La firme française Bugatti fait généralement parler d’elle pour ses supercars élitistes et ses innovations poussant toujours plus loin le curseur de la performance. Mais savez-vous que le constructeur s’est parfois diversifié avec des véhicules inattendus. Voici trois moyens de transport signés Bugatti et plus ou moins connus du grand public.
L’automotrice Bugatti de 800 chevaux
Dans le fabuleux monde des trains, un autorail particulièrement ambitieux pointait le bout de son nez dans les années 30. Il s’agissait de l’automotrice Bugatti équipée selon les versions de deux ou quatre moteurs de Royale Type 41. De quoi délivrer 400 chevaux à 800 chevaux via ses blocs huit cylindres très prestigieux et technologiques pour l’époque. Une histoire fascinante à découvrir dans l’interview d’Éric Favre auteur du livre « Automotrices Bugatti : Les « Pursang » du rail » sur la chaîne Youtube LE MOTORHOME.

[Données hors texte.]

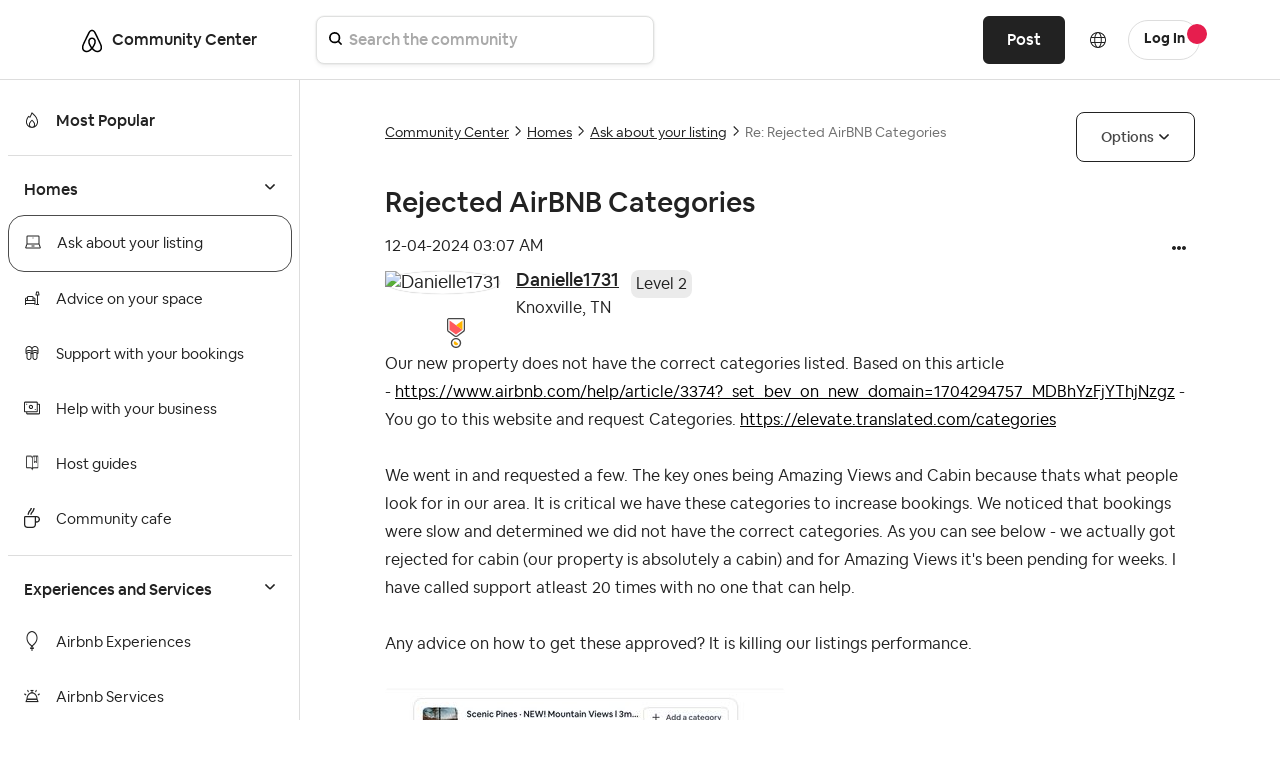

--- FILE ---
content_type: image/svg+xml
request_url: https://community.withairbnb.com/html/@A902AB7E519FB9CAC365038C2C3E06C9/assets/ic_system_fire_32.svg
body_size: 470
content:
<svg width="16" height="16" viewBox="0 0 16 16" fill="none" xmlns="http://www.w3.org/2000/svg">
<path d="M7.8165 0.125L8.3165 0.534C12.0885 3.62 14 6.748 14 9.921C14 13.2345 11.3135 15.921 8 15.921C4.6985 15.921 2 13.2095 2 9.921C2 7.98 2.7175 6.052 4.137 4.1435L4.3865 3.8085L5.7725 4.499L6.256 3.484C6.5955 2.764 7.0255 1.839 7.546 0.7115L7.8165 0.125ZM8 8.9555L7.86 9.087C6.535 10.348 5.89 11.546 5.89 12.6755C5.89 13.83 6.841 14.7855 8 14.7855C8.55961 14.7855 9.09629 14.5632 9.49199 14.1675C9.8877 13.7718 10.11 13.2351 10.11 12.6755L10.1075 12.5495C10.0615 11.457 9.416 10.301 8.14 9.087L8 8.955V8.9555ZM8.1795 1.7245L7.3395 3.5305C7.04895 4.15514 6.75144 4.77651 6.447 5.3945L6.2235 5.842L4.696 5.079L4.6615 5.128C3.55 6.74 3 8.336 3 9.921C3 11.637 3.885 13.167 5.223 14.069C5.00381 13.6372 4.88971 13.1597 4.89 12.6755C4.89 11.083 5.8335 9.496 7.673 7.907L8 7.625L8.327 7.907C10.167 9.496 11.11 11.083 11.11 12.6755C11.1107 13.1639 10.9959 13.6455 10.775 14.081C11.4598 13.6245 12.0213 13.0059 12.4094 12.2802C12.7976 11.5544 13.0005 10.744 13 9.921L12.998 9.7545C12.9345 7.148 11.3795 4.5025 8.293 1.822L8.1795 1.7245Z" fill="#222222"/>
</svg>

Le vélo Bugatti Factor One
Bugatti s’est donc demandé comment vendre un objet à deux roues au prix d’une voiture parfaitement fonctionnelle, et la réponse s’appelle Factor One. Derrière ce caprice roulant, on trouve un cadre intégralement en carbone, des roues plume et une obsession aérodynamique presque déplacée à 30 km/h. La livrée bleu Bugatti, évidemment discrète comme un feu d’artifice, rappelle surtout que vous pédalez moins pour avancer que pour signaler votre compte en banque. À 23 599 dollars (20 420 euros au cours actuel), ce vélo ne remplace pas une citadine électrique neuve, il remplace le besoin d’humilité.

L’avion Bugatti 100P
Bugatti, manifestement lassé de battre des records sur route, a décidé dans les années 30 d’aller embêter la physique directement dans les airs avec le 100P. Une sorte de flèche bleue dessinée comme une voiture de course sous amphétamines, avec deux moteurs cachés derrière le pilote qui transmettent leur furie à des hélices contrarotatives à l’avant — parce qu’un seul système simple aurait été beaucoup trop raisonnable. L’ensemble promettait des vitesses absurdes pour l’époque, flirtant avec des chiffres que même certains avions militaires regardaient avec méfiance. Côté technique, le Bugatti 100P embarquait deux moteurs huit cylindres Bugatti T50B. Évidemment, la guerre a cloué ce rêve au sol, laissant derrière lui une machine aussi brillante qu’inutile, ce qui, chez Bugatti, ressemble presque à une tradition.